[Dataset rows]
****************
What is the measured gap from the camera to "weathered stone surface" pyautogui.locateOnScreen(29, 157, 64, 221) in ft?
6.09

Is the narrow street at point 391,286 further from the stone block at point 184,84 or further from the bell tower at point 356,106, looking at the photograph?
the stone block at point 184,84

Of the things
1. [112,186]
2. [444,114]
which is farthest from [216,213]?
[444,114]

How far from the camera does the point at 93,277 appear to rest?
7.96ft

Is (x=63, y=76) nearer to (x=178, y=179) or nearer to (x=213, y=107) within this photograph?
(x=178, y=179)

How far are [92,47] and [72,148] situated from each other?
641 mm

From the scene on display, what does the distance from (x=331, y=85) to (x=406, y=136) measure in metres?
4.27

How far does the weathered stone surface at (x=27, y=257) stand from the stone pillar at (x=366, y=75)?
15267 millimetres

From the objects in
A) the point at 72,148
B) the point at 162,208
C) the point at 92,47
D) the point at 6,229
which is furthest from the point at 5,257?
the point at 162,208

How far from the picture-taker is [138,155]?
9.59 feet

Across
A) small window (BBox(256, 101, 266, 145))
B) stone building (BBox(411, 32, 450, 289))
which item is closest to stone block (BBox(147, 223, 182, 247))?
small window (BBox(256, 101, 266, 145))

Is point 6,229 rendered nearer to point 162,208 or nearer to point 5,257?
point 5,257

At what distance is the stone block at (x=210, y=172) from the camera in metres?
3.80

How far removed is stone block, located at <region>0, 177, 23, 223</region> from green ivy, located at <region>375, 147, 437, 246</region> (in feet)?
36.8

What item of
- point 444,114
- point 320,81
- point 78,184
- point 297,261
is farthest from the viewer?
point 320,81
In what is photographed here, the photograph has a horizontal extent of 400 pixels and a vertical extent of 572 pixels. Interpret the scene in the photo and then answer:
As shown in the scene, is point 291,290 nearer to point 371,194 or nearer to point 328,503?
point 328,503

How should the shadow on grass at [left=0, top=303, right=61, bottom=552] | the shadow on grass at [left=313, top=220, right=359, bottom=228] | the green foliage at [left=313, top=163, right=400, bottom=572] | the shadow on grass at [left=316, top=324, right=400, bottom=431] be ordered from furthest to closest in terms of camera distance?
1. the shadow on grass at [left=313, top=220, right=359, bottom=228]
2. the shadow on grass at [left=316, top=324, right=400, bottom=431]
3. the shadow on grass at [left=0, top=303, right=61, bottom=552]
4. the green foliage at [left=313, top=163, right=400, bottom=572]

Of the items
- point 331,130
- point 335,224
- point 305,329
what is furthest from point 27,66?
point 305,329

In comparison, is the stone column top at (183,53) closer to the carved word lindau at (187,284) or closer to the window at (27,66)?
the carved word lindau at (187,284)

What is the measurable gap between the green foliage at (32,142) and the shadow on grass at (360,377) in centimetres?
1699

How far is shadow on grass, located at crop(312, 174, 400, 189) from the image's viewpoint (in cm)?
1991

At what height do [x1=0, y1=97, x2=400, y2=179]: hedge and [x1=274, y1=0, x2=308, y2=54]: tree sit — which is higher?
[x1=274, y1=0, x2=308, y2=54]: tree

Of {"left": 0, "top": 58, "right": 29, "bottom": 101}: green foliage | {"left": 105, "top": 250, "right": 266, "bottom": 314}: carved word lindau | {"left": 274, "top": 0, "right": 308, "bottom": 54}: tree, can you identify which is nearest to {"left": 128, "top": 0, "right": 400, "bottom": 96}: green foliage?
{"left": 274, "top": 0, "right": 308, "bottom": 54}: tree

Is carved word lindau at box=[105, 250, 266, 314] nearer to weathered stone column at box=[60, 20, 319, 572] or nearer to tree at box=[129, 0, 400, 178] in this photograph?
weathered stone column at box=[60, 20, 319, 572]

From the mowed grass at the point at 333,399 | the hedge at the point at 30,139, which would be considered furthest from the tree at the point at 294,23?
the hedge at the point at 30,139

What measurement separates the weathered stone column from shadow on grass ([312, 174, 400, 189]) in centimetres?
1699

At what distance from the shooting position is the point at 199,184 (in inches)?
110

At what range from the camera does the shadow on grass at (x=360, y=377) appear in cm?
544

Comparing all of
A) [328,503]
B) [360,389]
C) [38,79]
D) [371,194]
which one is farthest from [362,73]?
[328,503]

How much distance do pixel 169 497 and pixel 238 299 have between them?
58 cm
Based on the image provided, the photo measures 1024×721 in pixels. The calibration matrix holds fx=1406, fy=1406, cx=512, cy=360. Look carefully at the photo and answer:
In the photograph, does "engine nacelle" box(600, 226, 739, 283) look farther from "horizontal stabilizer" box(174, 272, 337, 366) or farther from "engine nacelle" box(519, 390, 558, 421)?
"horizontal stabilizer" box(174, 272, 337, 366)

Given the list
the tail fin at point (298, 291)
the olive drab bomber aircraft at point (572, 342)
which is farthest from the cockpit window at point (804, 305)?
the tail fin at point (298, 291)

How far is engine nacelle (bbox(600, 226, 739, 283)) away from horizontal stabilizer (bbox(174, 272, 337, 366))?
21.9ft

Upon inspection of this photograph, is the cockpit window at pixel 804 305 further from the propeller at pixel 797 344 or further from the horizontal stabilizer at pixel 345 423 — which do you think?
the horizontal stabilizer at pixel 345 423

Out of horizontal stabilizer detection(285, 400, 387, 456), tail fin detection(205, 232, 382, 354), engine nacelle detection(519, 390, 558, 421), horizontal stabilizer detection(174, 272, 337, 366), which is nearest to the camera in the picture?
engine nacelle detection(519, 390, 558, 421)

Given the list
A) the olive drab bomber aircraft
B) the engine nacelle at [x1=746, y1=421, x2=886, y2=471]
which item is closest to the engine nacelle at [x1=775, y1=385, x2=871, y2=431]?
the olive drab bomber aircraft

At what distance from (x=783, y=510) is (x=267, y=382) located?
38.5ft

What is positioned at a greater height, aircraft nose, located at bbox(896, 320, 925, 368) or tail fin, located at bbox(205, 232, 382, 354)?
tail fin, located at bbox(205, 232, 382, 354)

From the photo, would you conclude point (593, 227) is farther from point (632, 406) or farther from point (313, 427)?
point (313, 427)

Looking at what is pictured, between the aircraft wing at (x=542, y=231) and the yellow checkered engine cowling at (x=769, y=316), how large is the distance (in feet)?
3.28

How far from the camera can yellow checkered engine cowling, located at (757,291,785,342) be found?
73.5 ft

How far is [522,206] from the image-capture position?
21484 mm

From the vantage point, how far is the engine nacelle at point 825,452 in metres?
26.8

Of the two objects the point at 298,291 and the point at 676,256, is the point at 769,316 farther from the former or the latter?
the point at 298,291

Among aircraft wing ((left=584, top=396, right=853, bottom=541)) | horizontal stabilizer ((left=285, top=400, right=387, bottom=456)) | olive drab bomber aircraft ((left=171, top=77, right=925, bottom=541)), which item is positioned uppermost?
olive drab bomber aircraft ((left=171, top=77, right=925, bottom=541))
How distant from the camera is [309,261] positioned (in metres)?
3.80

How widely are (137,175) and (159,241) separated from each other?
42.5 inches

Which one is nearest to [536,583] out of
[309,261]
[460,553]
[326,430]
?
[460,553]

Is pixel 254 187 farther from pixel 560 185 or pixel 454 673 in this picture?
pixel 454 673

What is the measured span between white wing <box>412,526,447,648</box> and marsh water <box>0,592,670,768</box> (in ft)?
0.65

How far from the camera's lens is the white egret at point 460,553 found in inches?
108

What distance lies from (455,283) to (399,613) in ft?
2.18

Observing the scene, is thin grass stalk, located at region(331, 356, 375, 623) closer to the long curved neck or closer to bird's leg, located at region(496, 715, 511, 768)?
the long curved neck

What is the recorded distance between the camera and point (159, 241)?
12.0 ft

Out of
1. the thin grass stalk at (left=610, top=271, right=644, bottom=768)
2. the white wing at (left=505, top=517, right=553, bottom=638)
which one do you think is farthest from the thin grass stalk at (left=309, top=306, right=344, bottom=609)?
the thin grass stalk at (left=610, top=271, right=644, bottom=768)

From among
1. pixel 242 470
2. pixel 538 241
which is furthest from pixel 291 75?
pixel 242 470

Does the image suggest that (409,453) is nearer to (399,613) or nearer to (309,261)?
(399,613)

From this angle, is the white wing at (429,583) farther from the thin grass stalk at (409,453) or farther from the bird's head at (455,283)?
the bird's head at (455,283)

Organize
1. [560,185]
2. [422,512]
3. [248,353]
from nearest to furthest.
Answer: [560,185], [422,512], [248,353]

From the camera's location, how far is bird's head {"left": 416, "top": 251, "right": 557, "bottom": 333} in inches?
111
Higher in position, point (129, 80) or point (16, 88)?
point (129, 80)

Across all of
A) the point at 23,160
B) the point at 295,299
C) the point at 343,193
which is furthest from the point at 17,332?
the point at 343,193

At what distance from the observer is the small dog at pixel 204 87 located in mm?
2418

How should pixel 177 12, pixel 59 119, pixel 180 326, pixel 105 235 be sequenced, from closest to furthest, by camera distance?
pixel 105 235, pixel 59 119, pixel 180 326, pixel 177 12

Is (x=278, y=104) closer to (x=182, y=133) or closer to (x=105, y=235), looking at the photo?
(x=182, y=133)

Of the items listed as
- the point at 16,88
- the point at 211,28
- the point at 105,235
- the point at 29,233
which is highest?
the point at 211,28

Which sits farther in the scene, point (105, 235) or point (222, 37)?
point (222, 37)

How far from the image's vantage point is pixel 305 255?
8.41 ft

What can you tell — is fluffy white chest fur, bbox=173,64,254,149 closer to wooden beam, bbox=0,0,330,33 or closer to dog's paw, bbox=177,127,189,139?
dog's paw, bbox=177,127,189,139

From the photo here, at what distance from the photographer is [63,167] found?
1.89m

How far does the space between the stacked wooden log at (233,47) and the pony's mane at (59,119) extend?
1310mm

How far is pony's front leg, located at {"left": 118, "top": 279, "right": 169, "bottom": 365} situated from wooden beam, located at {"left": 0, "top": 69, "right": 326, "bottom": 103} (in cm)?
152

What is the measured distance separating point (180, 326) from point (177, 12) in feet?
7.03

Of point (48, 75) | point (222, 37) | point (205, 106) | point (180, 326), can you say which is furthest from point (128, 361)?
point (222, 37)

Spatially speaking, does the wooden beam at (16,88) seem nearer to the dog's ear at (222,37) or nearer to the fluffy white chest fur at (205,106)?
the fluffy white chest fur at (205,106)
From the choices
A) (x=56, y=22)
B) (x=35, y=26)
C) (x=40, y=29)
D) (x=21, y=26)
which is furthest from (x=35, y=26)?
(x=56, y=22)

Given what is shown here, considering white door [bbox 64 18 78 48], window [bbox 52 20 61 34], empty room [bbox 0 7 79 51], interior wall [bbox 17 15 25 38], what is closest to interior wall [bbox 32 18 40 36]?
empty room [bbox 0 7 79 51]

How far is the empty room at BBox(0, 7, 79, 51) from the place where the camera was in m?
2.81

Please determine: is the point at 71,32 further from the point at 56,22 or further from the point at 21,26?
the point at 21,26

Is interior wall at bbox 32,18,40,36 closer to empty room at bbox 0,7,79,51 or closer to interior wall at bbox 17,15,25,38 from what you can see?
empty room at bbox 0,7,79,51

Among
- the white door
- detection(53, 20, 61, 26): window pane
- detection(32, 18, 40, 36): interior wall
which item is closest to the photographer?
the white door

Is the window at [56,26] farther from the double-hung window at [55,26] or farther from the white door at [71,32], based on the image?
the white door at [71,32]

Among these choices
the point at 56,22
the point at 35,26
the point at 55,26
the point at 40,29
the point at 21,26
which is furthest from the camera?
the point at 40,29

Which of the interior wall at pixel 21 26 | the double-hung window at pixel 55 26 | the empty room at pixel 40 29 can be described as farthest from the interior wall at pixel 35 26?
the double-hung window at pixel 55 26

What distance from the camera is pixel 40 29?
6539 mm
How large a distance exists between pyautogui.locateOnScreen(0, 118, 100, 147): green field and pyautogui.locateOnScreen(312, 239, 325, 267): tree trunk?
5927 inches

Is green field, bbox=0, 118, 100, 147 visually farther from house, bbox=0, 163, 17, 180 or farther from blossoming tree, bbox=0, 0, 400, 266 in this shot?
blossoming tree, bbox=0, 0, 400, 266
****************
Repeat word for word the lines running from the line containing "Spatially speaking, does" to the end of the entries above, inclusive.

Spatially speaking, does the wooden beam at (16,88) seem nearer to the dog's ear at (222,37) or nearer to the fluffy white chest fur at (205,106)?
the fluffy white chest fur at (205,106)
From the choices
A) (x=56, y=22)
B) (x=35, y=26)
C) (x=40, y=29)
D) (x=21, y=26)
which is furthest from (x=35, y=26)?
(x=56, y=22)

Given what is shown here, considering white door [bbox 64 18 78 48], window [bbox 52 20 61 34], empty room [bbox 0 7 79 51], interior wall [bbox 17 15 25 38], what is closest to interior wall [bbox 32 18 40 36]?
empty room [bbox 0 7 79 51]

How far is the empty room at BBox(0, 7, 79, 51) from the place where the camera was in m?
2.81

Please determine: is the point at 71,32 further from the point at 56,22 or further from the point at 21,26?
the point at 21,26

Is interior wall at bbox 32,18,40,36 closer to empty room at bbox 0,7,79,51 or closer to interior wall at bbox 17,15,25,38 from what you can see?
empty room at bbox 0,7,79,51

Among
- the white door
- detection(53, 20, 61, 26): window pane
- detection(32, 18, 40, 36): interior wall
which item is closest to the photographer?
the white door

Is the window at [56,26] farther from the double-hung window at [55,26] or farther from the white door at [71,32], based on the image?
the white door at [71,32]

Among these choices
the point at 56,22
the point at 35,26
the point at 55,26
the point at 40,29
the point at 21,26
which is furthest from the camera?
the point at 40,29

Which of the interior wall at pixel 21 26 | the double-hung window at pixel 55 26 | the empty room at pixel 40 29 can be described as farthest from the interior wall at pixel 35 26?
the double-hung window at pixel 55 26

What distance from the camera is pixel 40 29?
6539 mm
How large a distance exists between pyautogui.locateOnScreen(0, 118, 100, 147): green field and pyautogui.locateOnScreen(312, 239, 325, 267): tree trunk?
5927 inches

Is green field, bbox=0, 118, 100, 147 visually farther from house, bbox=0, 163, 17, 180 or farther from blossoming tree, bbox=0, 0, 400, 266 in this shot?
blossoming tree, bbox=0, 0, 400, 266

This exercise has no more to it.